*Texto base*:
----
Nenhum deles teve a decência elementar de tomar alguma iniciativa em face de tamanha denúncia. Pudera. Na época, Paulo de Tarso ouviu do mentor religioso de Lula, Frei Betto, com todas as letras: "Se o Lula souber que alguém está conversando com você, ele jura que aquela pessoa vai ser decapitada do partido." Como aconteceu com o denunciante: revoltado com a complacência de todos que imaginava éticos, a começar de Lula, evidentemente, deu uma histórica entrevista ao repórter Luiz Maklouf Carvalho, publicada no Jornal da Tarde em 14 de março de 1998. O Partido dos Trabalhadores designou um júri de notáveis - os juristas Hélio Bicudo e José Eduardo Cardozo e o economista Paul Singer - para apurar se a denúncia de Tarso era ou não verdadeira. Era, foi a conclusão do júri que pediu providências da direção do partido para punir os culpados. O único punido, no entanto, foi Paulo de Tarso, expulso da legenda. Em entrevista recente à Veja, Bicudo referendou as acusações do "decapitado".

Por sua vez, a deputada Angela Guadagnin, prefeita de São José dos Campos no tempo de Tarso, confirmou outra denúncia dele: a de que o atual presidente do Sebrae e amigo pessoal de Lula, Paulo Okamotto, passava o chapéu entre empresas contratadas por prefeituras petistas para levantar doações como os "recursos não contabilizados" tornados célebres pelo ex-tesoureiro do partido Delúbio Soares. "Conhecia-se o esquema de arrecadação paralela há muito tempo, desde 1993", disse Angela na terça-feira. Depois disso, pode-se até dizer, em um assomo de condescendência, que o Partido dos Trabalhadores sujava as mãos por uma causa justa. Só não se pode dizer que o nume tutelar do partido, Luiz Inácio Lula da Silva, desconhecia ou não tenha incentivado tais maracutaias.
----
*Conjunto de dados*:
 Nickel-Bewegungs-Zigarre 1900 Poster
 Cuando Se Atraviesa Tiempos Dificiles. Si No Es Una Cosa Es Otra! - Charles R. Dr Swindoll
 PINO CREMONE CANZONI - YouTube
----
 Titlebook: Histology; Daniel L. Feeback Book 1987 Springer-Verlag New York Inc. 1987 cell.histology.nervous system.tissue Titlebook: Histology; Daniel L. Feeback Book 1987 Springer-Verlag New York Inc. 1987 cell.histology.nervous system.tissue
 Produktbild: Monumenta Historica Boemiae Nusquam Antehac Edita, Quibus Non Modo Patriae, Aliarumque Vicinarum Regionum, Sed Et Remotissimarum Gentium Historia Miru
----
*Exercícios*:
• a. Segundo o texto base, quem foi a única pessoa punida depois que o júri confirmou a denúncia?
• b. Reescreva em forma de lista o parágrafo do texto base que começa com "Por sua vez, a deputada", mantendo os fatos principais.

*Respostas*:
• a. Paulo de Tarso, que foi expulso do partido.

• b.
- A deputada Angela Guadagnin, prefeita de São José dos Campos no tempo de Tarso, confirmou outra denúncia dele.
- Segundo essa denúncia, Paulo Okamotto, atual presidente do Sebrae e amigo pessoal de Lula, recolhia doações entre empresas contratadas por prefeituras petistas, como os "recursos não contabilizados" tornados célebres por Delúbio Soares.
- Na terça-feira, Angela disse que o esquema de arrecadação paralela era conhecido desde 1993.
- Por condescendência, pode-se dizer que o partido sujava as mãos por uma causa justa.
- Não se pode dizer que Lula desconhecia essas práticas ou que não as incentivou.